Wednesday, January 13, 2010
Yesterday, I read the decision of the U.S. Court of Appeals for the District of Columbia Circuit in Al-Bihani v. Obama, No 09-5051 (January 5, 2010). Rarely have I been so dismayed by a court's misstatements about the applicability of international law. Al-Bihani is a Yemeni citizen who, by his own admission, was part of a paramilitary group known as the 55th Arab Brigade that was allied with the Taliban. He was captured by the Northern Alliance in Afghanistan and turned over to U.S. forces and is now being detained at Guantanamo Bay. He petitioned the U.S. courts for a writ of habeas corpus, arguing that his detention is not authorized by statute and that the procedures followed in his habeas proceeding were unconstitutional. The Court denied his petition, finding that the U.S. government may detain persons such as Al Bihani who were part of or supported Taliban or Al Qaeda forces or associated forces engage in hostilities against the U.S. and its coalition partners.
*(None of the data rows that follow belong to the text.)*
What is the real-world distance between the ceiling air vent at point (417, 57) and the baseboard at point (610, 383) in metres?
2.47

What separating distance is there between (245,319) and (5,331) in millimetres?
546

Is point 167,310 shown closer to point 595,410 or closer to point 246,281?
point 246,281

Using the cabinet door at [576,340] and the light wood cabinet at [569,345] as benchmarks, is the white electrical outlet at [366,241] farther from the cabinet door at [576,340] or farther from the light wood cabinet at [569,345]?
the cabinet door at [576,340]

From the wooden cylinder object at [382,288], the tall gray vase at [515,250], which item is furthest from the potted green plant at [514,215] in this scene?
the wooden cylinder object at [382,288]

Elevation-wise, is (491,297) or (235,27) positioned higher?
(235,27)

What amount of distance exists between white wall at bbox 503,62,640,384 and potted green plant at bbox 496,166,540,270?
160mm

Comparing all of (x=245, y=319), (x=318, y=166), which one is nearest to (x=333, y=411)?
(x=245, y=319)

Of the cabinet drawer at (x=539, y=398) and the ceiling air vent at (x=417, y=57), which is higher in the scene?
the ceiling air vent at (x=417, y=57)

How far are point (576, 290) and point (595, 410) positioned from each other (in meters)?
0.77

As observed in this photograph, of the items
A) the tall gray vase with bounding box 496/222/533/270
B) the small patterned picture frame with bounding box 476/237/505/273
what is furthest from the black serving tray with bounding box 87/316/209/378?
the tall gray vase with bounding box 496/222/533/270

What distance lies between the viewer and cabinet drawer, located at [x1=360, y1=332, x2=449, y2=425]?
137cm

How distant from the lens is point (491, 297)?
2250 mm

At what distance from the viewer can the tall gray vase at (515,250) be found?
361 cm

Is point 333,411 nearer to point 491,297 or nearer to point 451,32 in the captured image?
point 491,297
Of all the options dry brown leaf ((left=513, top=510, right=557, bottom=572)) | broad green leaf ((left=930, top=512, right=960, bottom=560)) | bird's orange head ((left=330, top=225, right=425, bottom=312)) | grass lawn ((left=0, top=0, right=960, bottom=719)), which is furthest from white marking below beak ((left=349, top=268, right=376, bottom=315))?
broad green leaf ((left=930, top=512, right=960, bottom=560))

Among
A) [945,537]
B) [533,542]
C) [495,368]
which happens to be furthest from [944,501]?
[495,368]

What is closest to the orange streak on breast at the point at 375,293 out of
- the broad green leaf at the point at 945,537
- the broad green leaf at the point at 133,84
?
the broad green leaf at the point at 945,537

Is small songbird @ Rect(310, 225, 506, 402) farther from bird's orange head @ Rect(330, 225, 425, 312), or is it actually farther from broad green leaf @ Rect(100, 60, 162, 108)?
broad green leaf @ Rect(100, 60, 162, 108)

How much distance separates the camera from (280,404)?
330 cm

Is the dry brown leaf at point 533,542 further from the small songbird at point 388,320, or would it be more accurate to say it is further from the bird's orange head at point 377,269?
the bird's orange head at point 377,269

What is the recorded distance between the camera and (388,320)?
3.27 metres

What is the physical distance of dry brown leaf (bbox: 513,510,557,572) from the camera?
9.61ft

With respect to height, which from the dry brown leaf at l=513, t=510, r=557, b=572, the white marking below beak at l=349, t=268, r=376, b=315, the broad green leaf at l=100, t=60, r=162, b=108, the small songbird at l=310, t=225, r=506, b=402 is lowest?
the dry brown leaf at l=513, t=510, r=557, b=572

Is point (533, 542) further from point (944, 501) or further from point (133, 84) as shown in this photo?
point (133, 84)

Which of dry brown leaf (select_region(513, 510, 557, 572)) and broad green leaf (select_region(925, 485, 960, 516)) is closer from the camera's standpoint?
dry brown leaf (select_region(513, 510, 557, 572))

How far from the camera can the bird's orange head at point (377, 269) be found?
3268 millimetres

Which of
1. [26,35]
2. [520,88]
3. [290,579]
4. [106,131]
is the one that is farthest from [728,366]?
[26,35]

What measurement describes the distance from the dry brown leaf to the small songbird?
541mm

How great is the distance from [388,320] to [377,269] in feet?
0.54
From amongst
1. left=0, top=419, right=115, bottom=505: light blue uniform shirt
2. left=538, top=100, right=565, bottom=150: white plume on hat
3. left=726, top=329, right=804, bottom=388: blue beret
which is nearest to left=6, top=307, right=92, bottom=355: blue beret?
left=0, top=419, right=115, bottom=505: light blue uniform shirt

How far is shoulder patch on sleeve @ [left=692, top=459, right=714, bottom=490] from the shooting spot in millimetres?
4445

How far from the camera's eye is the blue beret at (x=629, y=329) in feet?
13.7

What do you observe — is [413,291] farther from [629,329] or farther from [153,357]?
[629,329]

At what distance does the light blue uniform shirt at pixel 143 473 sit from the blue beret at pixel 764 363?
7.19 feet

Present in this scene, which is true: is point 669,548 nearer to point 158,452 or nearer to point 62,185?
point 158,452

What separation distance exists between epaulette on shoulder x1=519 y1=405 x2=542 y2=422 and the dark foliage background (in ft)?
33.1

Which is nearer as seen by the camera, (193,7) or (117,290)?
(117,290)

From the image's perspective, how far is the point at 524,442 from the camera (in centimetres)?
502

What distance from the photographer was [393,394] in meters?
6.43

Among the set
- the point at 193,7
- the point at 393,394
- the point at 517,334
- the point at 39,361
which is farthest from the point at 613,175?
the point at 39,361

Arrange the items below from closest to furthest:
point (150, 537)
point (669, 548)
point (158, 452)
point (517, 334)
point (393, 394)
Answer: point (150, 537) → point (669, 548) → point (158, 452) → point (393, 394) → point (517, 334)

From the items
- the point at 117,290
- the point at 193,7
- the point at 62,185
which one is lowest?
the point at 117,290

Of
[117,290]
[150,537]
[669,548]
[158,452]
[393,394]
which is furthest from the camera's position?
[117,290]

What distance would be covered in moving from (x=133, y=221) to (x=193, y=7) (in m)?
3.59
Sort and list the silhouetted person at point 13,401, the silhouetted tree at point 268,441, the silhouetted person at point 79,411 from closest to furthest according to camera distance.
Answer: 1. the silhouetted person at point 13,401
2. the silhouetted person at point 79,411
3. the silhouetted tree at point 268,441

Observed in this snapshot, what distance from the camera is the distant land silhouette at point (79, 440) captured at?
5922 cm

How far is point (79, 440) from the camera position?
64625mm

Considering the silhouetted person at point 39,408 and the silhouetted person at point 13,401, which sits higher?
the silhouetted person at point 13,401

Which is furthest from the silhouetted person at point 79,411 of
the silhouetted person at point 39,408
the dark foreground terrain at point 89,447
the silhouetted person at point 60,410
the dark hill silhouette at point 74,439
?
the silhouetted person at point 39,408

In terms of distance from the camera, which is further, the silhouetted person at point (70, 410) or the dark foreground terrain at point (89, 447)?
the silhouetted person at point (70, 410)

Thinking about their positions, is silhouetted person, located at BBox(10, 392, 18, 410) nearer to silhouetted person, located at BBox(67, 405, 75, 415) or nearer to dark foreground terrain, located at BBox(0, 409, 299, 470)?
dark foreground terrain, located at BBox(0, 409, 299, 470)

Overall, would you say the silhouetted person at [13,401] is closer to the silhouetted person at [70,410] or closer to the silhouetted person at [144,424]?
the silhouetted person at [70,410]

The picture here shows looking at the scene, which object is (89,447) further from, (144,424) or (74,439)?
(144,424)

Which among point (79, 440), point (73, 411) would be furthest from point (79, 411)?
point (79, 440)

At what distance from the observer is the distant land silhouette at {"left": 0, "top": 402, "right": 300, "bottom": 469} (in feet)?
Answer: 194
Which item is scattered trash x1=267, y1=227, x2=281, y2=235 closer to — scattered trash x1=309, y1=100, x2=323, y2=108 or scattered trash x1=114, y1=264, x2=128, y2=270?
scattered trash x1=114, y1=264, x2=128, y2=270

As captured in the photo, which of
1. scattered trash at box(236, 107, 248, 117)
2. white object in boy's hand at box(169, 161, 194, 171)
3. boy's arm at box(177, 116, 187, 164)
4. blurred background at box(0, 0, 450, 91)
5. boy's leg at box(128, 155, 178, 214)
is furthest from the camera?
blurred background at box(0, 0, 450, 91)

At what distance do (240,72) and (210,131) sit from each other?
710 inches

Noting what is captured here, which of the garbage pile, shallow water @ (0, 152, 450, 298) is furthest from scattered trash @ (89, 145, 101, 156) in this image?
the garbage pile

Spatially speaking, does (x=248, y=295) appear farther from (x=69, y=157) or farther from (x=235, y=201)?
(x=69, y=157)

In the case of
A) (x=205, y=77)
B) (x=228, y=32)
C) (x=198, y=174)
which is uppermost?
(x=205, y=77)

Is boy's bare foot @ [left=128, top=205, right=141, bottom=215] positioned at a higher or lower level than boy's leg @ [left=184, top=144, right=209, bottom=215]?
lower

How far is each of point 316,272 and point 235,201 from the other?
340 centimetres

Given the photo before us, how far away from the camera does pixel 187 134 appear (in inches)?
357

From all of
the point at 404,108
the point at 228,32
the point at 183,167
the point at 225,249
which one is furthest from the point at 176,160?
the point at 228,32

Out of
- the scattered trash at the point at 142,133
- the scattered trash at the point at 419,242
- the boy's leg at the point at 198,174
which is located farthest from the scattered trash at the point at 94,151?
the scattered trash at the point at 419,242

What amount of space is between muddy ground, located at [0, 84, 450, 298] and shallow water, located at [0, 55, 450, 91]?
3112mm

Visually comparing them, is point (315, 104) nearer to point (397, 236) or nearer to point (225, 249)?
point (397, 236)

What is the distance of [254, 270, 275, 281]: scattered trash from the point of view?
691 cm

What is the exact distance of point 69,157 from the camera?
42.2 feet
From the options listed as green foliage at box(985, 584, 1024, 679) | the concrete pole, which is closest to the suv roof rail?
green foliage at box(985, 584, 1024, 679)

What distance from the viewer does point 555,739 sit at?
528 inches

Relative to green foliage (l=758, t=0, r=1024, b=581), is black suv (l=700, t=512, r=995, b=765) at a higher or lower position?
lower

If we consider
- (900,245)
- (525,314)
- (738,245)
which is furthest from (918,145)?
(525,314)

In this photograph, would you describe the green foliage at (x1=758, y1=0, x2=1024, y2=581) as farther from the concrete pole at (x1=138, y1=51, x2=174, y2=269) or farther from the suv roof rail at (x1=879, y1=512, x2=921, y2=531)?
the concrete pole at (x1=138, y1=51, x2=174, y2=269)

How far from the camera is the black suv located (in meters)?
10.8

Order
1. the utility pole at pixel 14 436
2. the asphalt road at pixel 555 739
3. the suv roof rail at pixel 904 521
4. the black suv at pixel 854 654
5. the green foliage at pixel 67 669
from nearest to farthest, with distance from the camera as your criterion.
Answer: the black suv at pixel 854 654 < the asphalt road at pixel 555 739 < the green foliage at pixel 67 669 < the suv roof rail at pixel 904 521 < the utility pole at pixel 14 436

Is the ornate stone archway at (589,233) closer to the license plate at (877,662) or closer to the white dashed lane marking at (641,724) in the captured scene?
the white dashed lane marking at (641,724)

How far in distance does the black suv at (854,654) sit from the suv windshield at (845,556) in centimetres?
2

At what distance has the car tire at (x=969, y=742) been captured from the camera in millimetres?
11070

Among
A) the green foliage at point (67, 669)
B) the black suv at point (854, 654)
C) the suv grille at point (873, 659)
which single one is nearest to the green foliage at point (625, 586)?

In making his arguments, Al-Bihani relied in part on international law, especially the Geneva Conventions on the Laws of War, to which the United States is a party. The Court flatly rejected the applicability of international law stating: "Before considering [Al-Bihani's] arguments in detail, we note that all of them rely heavily on the premise that the war powers granted by the AUMF [Authorization for the Use of Military Force], and other statutes are limited by the international laws of war. This premise is mistaken."
Actually, it is the Court that is mistaken.
As the U.S. Supreme Court found in the earlier detainee cases of Hamdi and Hamdan, the President's power to convene military commissions is most definitely limited by international law, especially the Geneva Conventions. The Al-Bihani Court goes on to state that "the international laws of war as a whole have not been implemented domestically by Congress and are therefore not a source of authority for U.S. courts. . .therefore while the international laws of war are helpful to courts, [they] lack controlling legal force."
This statement is also mistaken.
The Geneva Conventions are part of the Supreme Law of the Land under Article VI of the U.S. Constitution and are equally authoritative as U.S. statutes (see Whitney v. Robinson). Moreover, much of the international law of war has been implemented domestically by the Uniform Code of Military Justice (UCMJ), as the Supreme Court has also noted in its earlier detainee decisions. The Al-Bihani Court further states that the "international laws of war are not a fixed code" and cites to section 102 of the Restatement (Third) of Foreign Relations Law of the United States for support.
A major problem with this part of the Court's analysis is that the portion of the Restatement relied upon by the Court describes customary international law, not treaty law such as the Geneva Conventions and is therefore inapplicable.
The U.S. Court of Appeals for the District of Columbia may be correct that Al-Bihani is among those Congress authorized the President to detain given his admitted involvement with the 55th Arab Brigade. However, the Court's misunderstanding of the role of international law is extremely discouraging to say the least.